𓉐

家・神殿・宮殿(ペル)の意味と読み方

EGYPTIAN HIEROGLYPH O001

U+13250 ガーディナー O1 音価 pr

「家・神殿・宮殿(ペル)」𓉐 の基本データ

ヒエログリフ 𓉐
日本語名 家・神殿・宮殿(ペル)
Unicode U+13250
Unicode正式名称 EGYPTIAN HIEROGLYPH O001
ガーディナー番号 O1
カテゴリ O: 建物
音価(代表) pr
用法 表意文字
使用された時代 古王国 中王国 新王国 プトレマイオス朝

「家・神殿・宮殿(ペル)」𓉐 の意味と象徴

「家(𓉐 per)」は古代エジプトの「家」「神殿」「宮殿」「王宮」を表す重要なヒエログリフです。家屋を真上から見た平面図のように、長方形の中に開口部(入口)が描かれています。古代エジプト語では「per(ペル)」と読み、「出る」「外出する」という動詞の意味も持ちます。

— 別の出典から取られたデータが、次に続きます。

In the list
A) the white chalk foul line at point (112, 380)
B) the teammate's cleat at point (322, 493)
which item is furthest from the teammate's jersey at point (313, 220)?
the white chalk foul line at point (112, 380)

最も重要な用法の一つが「ペル・アア(pr-aA = 大いなる家)」で、これが後に「ファラオ」という王の称号の語源となりました。元々は王宮そのものを指す言葉でしたが、第18王朝以降、王自身を指す称号として転用されました。「ファラオ」はギリシャ語経由で世界に広まった言葉です。

神殿・寺院も「per-神名」と呼ばれ、例えば「Per-Wadjet(ペル・ウアジェト)」はウアジェト女神の神殿、つまりブト(古代エジプトの都市)を意味します。「Per-Aakhmun(ペル・アクメン)」はアメン神殿、現代のテーベ(ルクソール)の語源です。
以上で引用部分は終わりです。